The CBE Book Group’s upcoming books and meeting dates are as follows:
CBE Book Group: Upcoming Reading
February 27: Great House by Nicole Krauss: “The novel consists of four stories divided among eight chapters, all touching on themes of loss and recovery, and anchored to a massive writing desk that resurfaces among numerous households, much to the bewilderment and existential tension of those in its orbit, among them a lonely American novelist clinging to the memory of a poet who has mysteriously vanished in Chile, an old man in Israel facing the imminent death of his wife of 51 years, and an esteemed antiques dealer tracking down the things stolen from his father by the Nazis.”
March 26: The Hare with Amber Eyes by Edmund de Waal. “In this family history, de Waal, a potter and curator of ceramics at the Victoria & Albert Museum, describes the experiences of his family, the Ephrussis, during the turmoil of the 20th century. At the heart of Edmund de Waal’s strange and graceful family memoir, … is a one-of-a-kind inherited collection of ornamental Japanese carvings known as netsuke.”

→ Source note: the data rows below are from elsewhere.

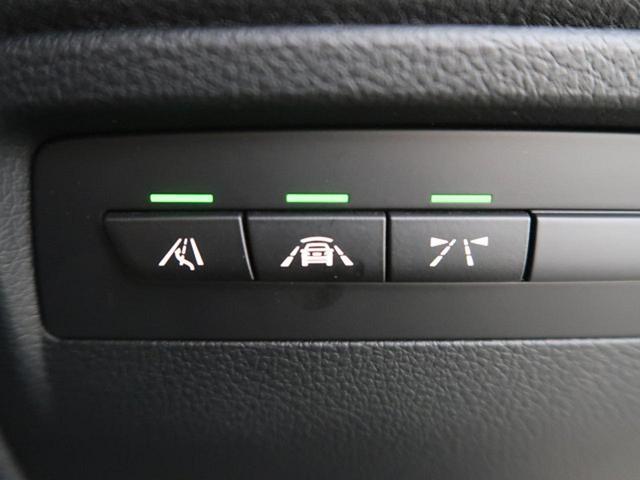 「BMW」「BMW」「セダン」「埼玉県」の中古車10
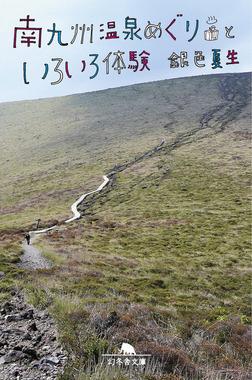 南九州温泉めぐりといろいろ体験-電子書籍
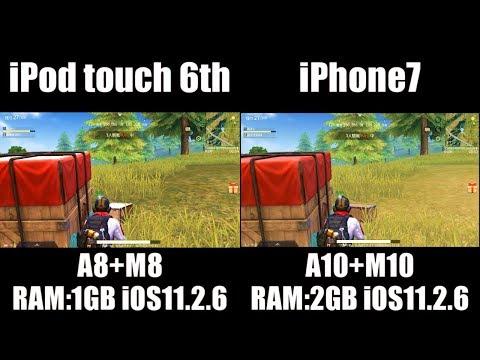 [荒野行動] iPod touch 6thとiPhone7の描画の差 [iOS11.2.6]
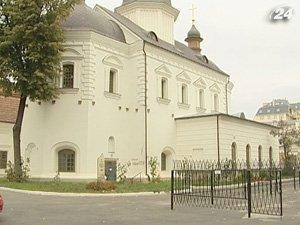 Киево-Могилянская академия затеяла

April 23: The Free World by David Bezmozgis, a 2011 New York Times Notable Book. The Krasnansky family are Soviet Jewish refugees awaiting passage to the West in Rome in 1978. An “assured, complex social novel, ” it is a “tragic yet comic tale of reckless brothers and long-suffering sisters, ailing parents and innocent children, of love affairs and criminal liaisons of a wonderfully troubled family and their search for a home.”
May 21: The Arrogant Years by Lucette Lagnado. A memoir by the author of the award-winning The Man in the Sharkskin Suit, it is the coming-of-age story of her mother in Cairo, and the story of her own early years in Brooklyn. Lagnado writes of the women of her childhood synagogue, the young coeds at Vassar and Columbia, and her mother and her contemporaries in Cairo. She “reflects on their stories as she struggles to make sense of her own choices.”

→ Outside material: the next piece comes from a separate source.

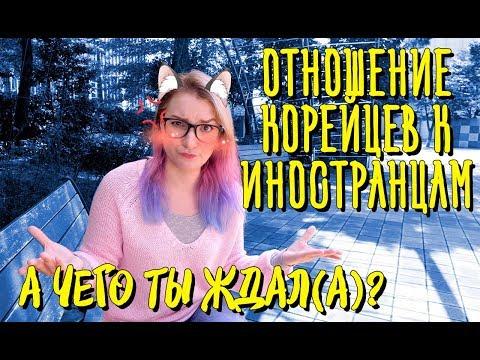 КАК ОТНОСЯТСЯ КОРЕЙЦЫ К РУССКИМ. А ЧЕГО ТЫ ЖДАЛ(А) - DomaVideo.Ru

June 25: In the Garden of Beasts by Erik Larson, a 2011 New York Times Notable Book. It is Berlin in 1933 and Martha Dodd, the flamboyant daughter of America’s first ambassador to Hitler’s Germany William E. Dodd, embarks on a series of affairs with the “handsome young men of the Third Reich.” There is mounting evidence of Jewish persecution which Dodd communicates to a “largely indifferent State Department.” The book is a “dazzling, addictively readable work suffused with the tense atmosphere of the period.”

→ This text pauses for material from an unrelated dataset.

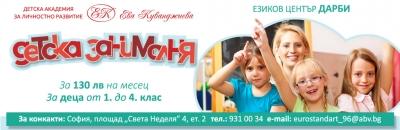 Записване за Училищна занималня 2016 – 2017 г.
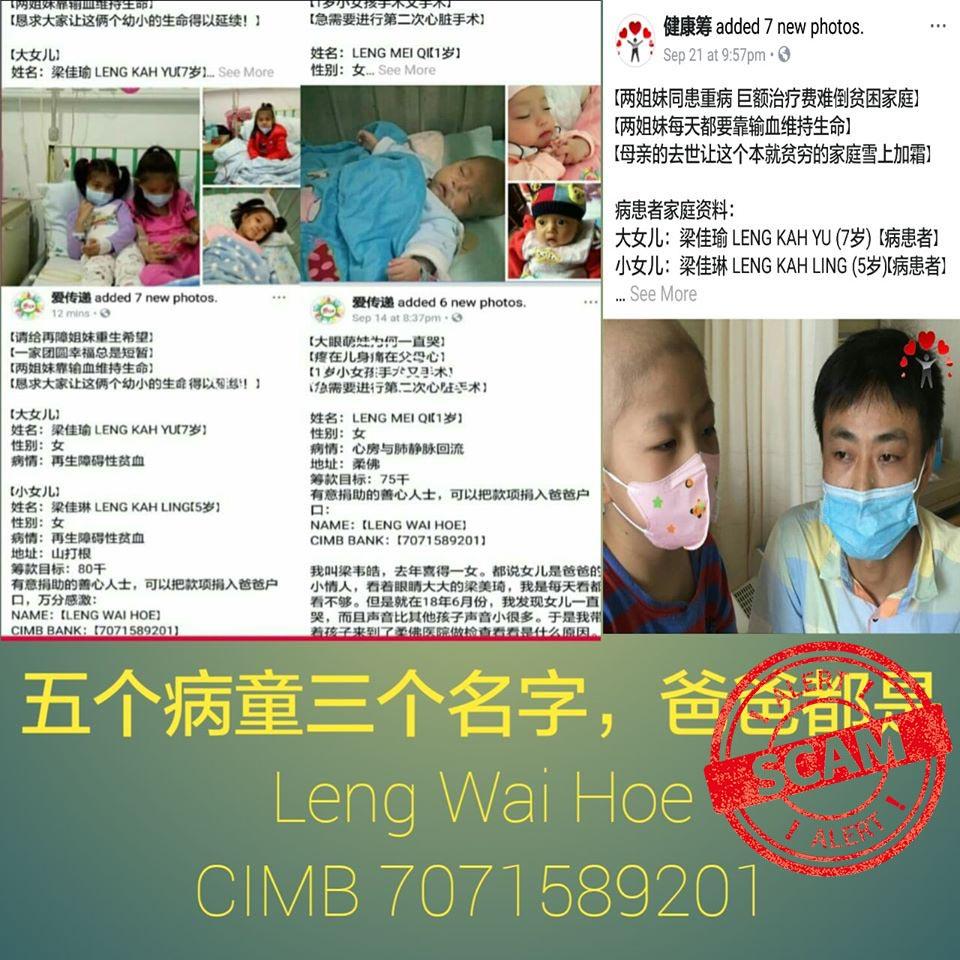 Charity Scam Leng Wai Hoe 01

Summer (for September) : The Invisible Bridge by Julie Orringer. Orringer immerses us in 1930s Budapest just as a young Hungarian Jew, Andras Lévi, departs for the École Spéciale d’Architecture in Paris. He hones his talent for design, works backstage in a theater, and allies with other Jewish students in defiance of rising Nazi influence. And then he meets Klara, a captivating Hungarian ballet instructor nine years his senior with a painful past and a willful teenage daughter. Against Klara’s better judgment, love engulfs them, drowning out the rumblings of war for a time. But inevitably, Nazi aggression drives them back to Hungary, where life for the Jews goes from hardship to horror.”